Summarizing the characteristics of tarsal coalition in East Asians, TC coalition is the most common anatomical type and has a very high bilateral occurrence. In addition, TC coalition most often invades the posterior facet, and accompanies coalition-related symptoms at a high rate. This suggests that there are relatively more symptomatic tarsal coalition patients than Caucasians in East Asians. Therefore, it is necessary to consider the possibility of tarsal coalition in not only patients with rigid flat foot deformity but also all East Asian patients who visit the hospital for foot and ankle symptoms. If tarsal coalition is suspected, it is better to perform CT or MRI together than simple radiograph alone. Also, since patients with coalition-related symptoms are more likely to have TC coalition, bilateral examination is very important for diagnosis.
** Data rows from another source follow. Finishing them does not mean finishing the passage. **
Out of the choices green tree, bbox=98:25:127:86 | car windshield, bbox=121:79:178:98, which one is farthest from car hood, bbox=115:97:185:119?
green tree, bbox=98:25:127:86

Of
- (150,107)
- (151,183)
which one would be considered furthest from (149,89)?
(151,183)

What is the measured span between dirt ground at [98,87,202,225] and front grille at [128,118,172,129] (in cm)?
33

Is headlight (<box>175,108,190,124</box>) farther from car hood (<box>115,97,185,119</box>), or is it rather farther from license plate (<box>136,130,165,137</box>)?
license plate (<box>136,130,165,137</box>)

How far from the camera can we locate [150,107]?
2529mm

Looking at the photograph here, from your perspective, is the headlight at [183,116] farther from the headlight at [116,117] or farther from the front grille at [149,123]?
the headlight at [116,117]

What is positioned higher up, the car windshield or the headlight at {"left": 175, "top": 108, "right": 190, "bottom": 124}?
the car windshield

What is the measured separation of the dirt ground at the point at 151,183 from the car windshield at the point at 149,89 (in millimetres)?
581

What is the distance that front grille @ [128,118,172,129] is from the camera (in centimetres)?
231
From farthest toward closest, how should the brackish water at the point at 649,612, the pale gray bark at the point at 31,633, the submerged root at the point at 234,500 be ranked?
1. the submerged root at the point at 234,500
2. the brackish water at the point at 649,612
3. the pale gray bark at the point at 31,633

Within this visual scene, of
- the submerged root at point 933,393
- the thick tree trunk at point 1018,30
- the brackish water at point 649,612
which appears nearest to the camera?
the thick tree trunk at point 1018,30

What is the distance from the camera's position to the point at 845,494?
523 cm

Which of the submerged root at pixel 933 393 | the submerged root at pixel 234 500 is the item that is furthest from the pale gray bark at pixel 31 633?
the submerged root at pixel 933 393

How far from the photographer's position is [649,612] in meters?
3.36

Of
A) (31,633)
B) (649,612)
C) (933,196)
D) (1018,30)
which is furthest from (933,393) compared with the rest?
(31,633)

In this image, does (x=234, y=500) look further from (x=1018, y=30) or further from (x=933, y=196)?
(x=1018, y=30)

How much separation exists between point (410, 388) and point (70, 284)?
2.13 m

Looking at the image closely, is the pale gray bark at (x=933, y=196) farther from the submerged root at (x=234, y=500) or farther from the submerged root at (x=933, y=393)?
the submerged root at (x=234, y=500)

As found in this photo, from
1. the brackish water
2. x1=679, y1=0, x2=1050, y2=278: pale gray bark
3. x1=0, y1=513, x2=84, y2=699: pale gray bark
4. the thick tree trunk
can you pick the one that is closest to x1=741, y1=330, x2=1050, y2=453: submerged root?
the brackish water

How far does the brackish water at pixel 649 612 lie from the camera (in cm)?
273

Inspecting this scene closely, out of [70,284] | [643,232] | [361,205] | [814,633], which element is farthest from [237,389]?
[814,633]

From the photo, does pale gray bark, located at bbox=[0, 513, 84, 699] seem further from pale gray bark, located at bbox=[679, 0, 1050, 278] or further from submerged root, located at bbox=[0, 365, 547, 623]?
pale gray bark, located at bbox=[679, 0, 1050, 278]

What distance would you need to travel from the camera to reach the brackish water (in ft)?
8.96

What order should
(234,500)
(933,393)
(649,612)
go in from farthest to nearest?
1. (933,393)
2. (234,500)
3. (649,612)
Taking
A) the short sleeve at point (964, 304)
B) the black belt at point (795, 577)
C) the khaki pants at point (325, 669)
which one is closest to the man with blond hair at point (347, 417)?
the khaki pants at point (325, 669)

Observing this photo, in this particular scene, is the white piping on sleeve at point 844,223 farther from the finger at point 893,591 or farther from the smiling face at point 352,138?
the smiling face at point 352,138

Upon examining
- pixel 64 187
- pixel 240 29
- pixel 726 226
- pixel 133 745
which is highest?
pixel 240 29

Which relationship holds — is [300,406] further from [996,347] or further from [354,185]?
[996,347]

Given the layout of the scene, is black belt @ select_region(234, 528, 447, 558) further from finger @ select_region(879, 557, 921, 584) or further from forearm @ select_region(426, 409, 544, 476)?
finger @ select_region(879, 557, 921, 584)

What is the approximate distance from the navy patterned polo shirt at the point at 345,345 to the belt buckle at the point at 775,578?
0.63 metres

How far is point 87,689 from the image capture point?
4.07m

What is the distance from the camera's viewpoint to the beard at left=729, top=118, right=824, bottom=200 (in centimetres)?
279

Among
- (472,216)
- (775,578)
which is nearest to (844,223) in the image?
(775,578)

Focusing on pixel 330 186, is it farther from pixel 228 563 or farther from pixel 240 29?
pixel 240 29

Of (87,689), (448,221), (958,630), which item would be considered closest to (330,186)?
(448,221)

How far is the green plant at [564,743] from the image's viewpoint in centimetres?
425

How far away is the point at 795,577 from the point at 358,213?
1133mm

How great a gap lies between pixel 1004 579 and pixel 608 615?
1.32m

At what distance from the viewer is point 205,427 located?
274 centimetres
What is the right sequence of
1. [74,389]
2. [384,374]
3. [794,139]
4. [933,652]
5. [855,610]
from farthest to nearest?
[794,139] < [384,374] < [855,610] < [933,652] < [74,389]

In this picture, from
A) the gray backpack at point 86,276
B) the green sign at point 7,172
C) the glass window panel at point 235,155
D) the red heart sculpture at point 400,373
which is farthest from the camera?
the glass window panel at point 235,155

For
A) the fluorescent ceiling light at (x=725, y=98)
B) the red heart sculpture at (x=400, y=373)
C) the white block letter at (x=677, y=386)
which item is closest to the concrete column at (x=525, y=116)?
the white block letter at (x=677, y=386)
Our study has several strengths. First, it included a large number (839 subjects) of variously aged patients, and second, bilateral CT was performed on all patients. However, there is a possibility that the diagnosis of non-osseous coalition was insufficient due to non-availability of MRI findings. In addition, we depended on the medial records of the hospital to confirm the clinical features at the time of the examination. Therefore, the possibility of insufficient evaluation on other pathological conditions that may cause symptoms cannot be excluded.